11. What feels stressful to one person can be helpful to another

12. Work related stress is known as one of the main causes of excessive drinking in men

13. The body sometimes uses crying as a tool to relieve the emotional tension and symptoms of stress. That’s why some of us get tearful when we are massively frustrated. And because our bodies are magnificent at self-regulation, the polar opposite also works just as well – so a real deep belly laugh can also do the trick.

14. People who cry after a major trauma are more likely to remain healthy than those who do not exhibit any emotion; those people may already be shutting down. So if you feel the strongest urge to sit down in private and have a grown up tantrumn and tears – go for it.

15. It is important to keep things in perspective. So what if you are late to the party? So what if your dinner table does not exhibit the same level of perfection as the one in the glossy Christmas supplement (that took 3 table dressers 6 hours to perfect anyway)
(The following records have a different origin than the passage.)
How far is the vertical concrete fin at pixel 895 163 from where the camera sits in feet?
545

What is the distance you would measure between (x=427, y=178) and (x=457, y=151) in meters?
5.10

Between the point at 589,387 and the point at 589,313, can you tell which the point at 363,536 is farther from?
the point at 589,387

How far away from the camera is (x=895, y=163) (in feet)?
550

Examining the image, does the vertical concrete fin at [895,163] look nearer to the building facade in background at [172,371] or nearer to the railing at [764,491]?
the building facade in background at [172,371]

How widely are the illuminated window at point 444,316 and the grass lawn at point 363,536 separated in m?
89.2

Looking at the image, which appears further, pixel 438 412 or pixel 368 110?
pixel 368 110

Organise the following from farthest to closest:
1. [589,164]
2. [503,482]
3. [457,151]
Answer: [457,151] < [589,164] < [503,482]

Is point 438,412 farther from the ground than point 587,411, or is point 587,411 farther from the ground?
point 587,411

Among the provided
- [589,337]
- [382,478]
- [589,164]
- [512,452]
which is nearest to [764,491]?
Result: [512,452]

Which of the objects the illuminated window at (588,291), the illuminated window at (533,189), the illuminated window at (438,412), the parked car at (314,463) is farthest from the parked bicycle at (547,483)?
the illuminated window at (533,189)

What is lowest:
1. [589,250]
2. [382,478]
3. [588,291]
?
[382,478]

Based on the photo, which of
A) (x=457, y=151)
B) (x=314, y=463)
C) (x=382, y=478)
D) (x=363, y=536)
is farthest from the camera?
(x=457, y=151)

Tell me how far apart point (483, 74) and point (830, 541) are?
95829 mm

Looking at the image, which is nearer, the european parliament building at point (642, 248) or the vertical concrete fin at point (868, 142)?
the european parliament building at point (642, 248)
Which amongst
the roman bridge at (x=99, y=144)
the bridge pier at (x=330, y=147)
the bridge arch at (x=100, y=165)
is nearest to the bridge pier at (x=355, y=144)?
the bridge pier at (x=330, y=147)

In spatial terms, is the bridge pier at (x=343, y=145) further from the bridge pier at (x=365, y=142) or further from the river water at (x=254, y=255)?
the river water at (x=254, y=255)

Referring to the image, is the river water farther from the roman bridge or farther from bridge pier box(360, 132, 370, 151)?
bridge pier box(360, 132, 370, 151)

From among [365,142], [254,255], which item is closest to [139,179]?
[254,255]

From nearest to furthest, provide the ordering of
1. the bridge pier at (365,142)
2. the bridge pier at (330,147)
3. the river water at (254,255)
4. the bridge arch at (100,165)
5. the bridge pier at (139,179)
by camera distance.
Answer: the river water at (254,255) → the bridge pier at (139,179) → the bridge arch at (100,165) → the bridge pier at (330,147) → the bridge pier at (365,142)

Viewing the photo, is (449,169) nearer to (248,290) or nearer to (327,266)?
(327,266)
16. Learn to say NO. If you don’t HAVE to do something, then its ok not to do it. Taking the burden of unnecessary things out of your schedule will help you feel more in control and less overwhelmed. Give yourself some breathing space! Nowhere in the message or spirit of Christmas does it say – thou shalt spend time with all relatives on both sides of the family thus leaving no time for yourself.

17. If you are really feeling the pressure, take 5 minutes out to sit quietly and breathe, calmly and steadily. This will bring your heart rate down and help you to feel more in control. If you’re hosting, let everyone think you’re in the kitchen, stick some ready made food in the oven and then go sit in a quiet room elsewhere for 5 mins alone.

18. Talking things through with a friend can really help you to feel less isolated, and more positive about taking control. Feeling in control of your situation is one of the key ways to cope with stress; when you feel like you have a choice or a way of coping it is always easier to do just that.

19. Be smarter! You need to be able to accept there are some things you cannot do and some things out of your control that you cannot change. Save your energy to deal with the things that you can. Or just as importantly, the things you WANT to.

20. Be your own best friend and make other people share the burden. Also nowhere in the message of Christmas does it say thou shalt work yourself to the bone and feel unappreciated.  Peace on earth and goodwill to all men, that includes you too.

Wishing all of my readers a Happy New Year of peace, prosperity and mental well being.